Capitolo quaranta

Lo Standartenführer Huth alloggiava in un appartamento dell’edificio riservato ai visitatori di alto rango all’interno dello stabilimento. Avrebbe trascorso le ultime ore di vita nel lusso. C’era una bottiglia di brandy sul tavolinetto, accanto al vassoio con la colazione intatta, le caraffe d’argento, la porcellana tedesca e lo zucchero raffinato.

«Dunque Kellerman le ha permesso di venire?».

«Sì, Standartenführer».

Dalla finestra, Douglas vide il laboratorio incendiato. Il vento soffiava tanto forte da trasportare i frammenti carbonizzati dei documenti fin lassù, prima di mandarli a vorticare sull’erba strappata e di incastrarli nel filo spinato.
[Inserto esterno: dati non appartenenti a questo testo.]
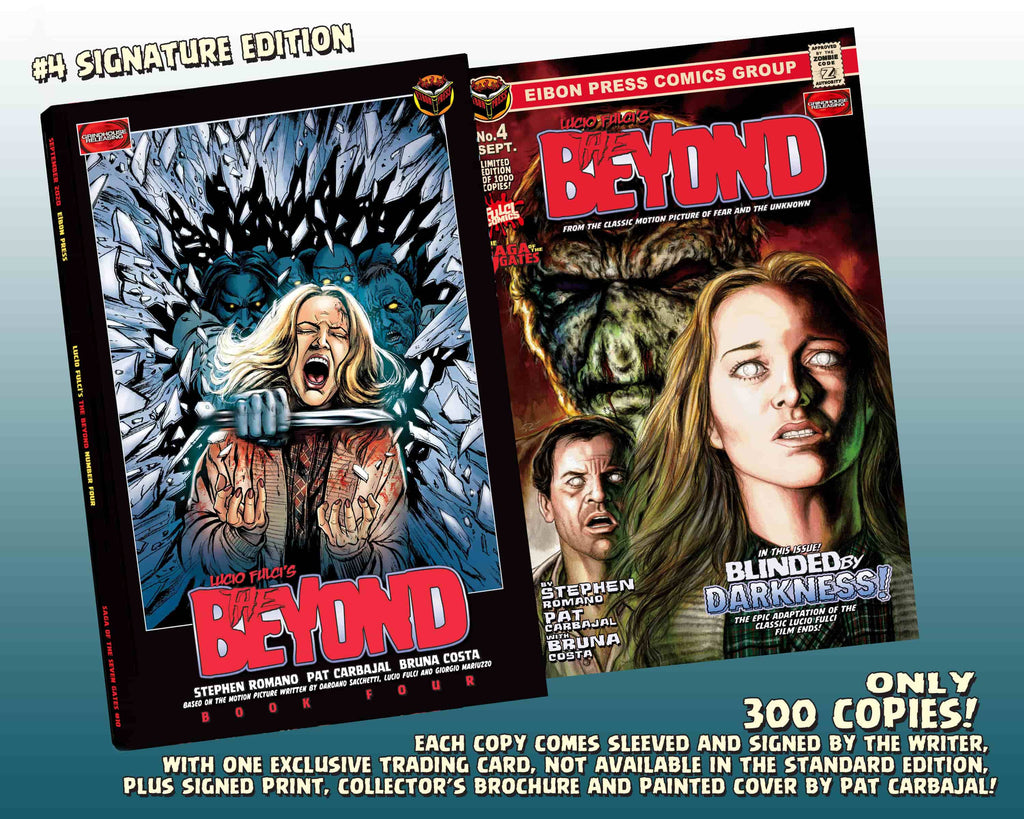 The Beyond Issue #4 Signature Edition! Signed And Numbered Comic, Signed Art Print and Exclusive Trading Card! - Only 300 Copes!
«L’esercito ha deciso di abbandonare il programma di ricerca atomica» disse Huth. «Lo sapeva?».

«È quel che voleva».

«Ma non così. Nessuno a Berlino intende sostenerlo, e il Reichsführer non permetterà alle SS di proseguire l’opera. Gli americani fabbricheranno la bomba... e vinceranno la guerra che faranno scoppiare quando saranno pronti. Noi tedeschi siamo una razza miope, Archer. Il nostro esercito comincia già a pensare che l’attacco della notte scorsa sia stato una benedizione insperata».

«Perché mai?».

Huth indicò la finestra e gli edifici devastati. «L’attacco permetterà di mantenere la legge marziale per almeno un anno. Dio solo sa quanti milioni di Reichsmark verranno stornati nelle casse dell’esercito ai fini di organizzare la difesa contro un nuovo attacco. Oh, all’Abwehr ne saranno deliziati e, non bastasse, potranno comandare Kellerman a bacchetta».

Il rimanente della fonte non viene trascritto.